[YOUR TASK]
Extend the report on leasing at Marina Bay Financial Centre Tower 2, continuing after its final sentence.

═════ DOCUMENT

MARINA Bay Financial Centre (MBFC) Tower 2 is close to being fully leased, after a new tenant came on board and an existing one took on more space.

Prudential Asset Management (Singapore) will be leasing one and a half floors at the building, which works out to around 37,000 square feet of space. It will move in next year on a nine-year lease.

Meanwhile, Barclays Capital, which already signed a lease at MBFC Tower 2, has asked for more space.

It committed to rent four floors at the building, or around 100,000 sq ft of space, in April 2008. It has more than tripled its commitment to 14 floors or around 350,000 sq ft of space. This confirms a BT report early last month.

Barclays Capital will move to MBFC Tower 2 in Q1 2011 and its lease lasts 10 years. It now has offices at One Raffles Quay (ORQ) and it will retain its space there.

══════════
═════ DATASET EXCERPT

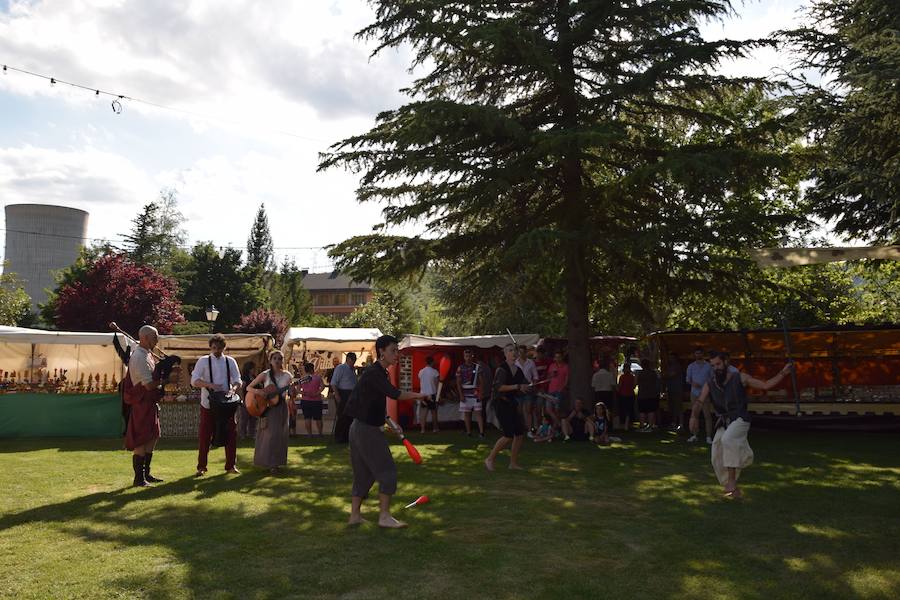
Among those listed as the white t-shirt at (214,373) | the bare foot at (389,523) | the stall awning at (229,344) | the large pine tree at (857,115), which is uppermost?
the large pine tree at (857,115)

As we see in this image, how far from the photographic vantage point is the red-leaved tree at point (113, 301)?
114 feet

══════════

[IN RESPONSE]
Both ORQ and MBFC are managed by Raffles Quay Asset Management. Barclays Capital director Quek Suan Kiat said: ‘Our existing relationship with the landlord, and the proximity of MBFC Tower 2 to our current office space at ORQ, were key factors in our choice of location.’

Raffles Quay Asset Management said yesterday that MBFC Tower 2 is fully leased ‘except for a small percentage of space reserved for existing tenants’ expansion’.

It declined to say how much space it is setting aside, and which tenants could take on more space. Other tenants at MBFC Tower 2 include BHP Billiton, Macquarie and Nomura.

‘Monthly rents at MBFC are in line with the current market rates,’ Raffles Quay Asset Management told BT. According to a CB Richard Ellis (CBRE) report last week, Grade A office rents averaged $8 per square foot (psf) per month in Q1 2010, down slightly from $8.10 psf per month a quarter ago.

CBRE office services executive director Moray Armstrong said in the report: ‘As we emerged from the recent recession, occupiers that had necessarily held off decisions on premises started to gear up to take advantage of competitive rents.’

The consultancy was involved in getting Nomura, Barclays Capital and Prudential Asset Management to secure space at MBFC.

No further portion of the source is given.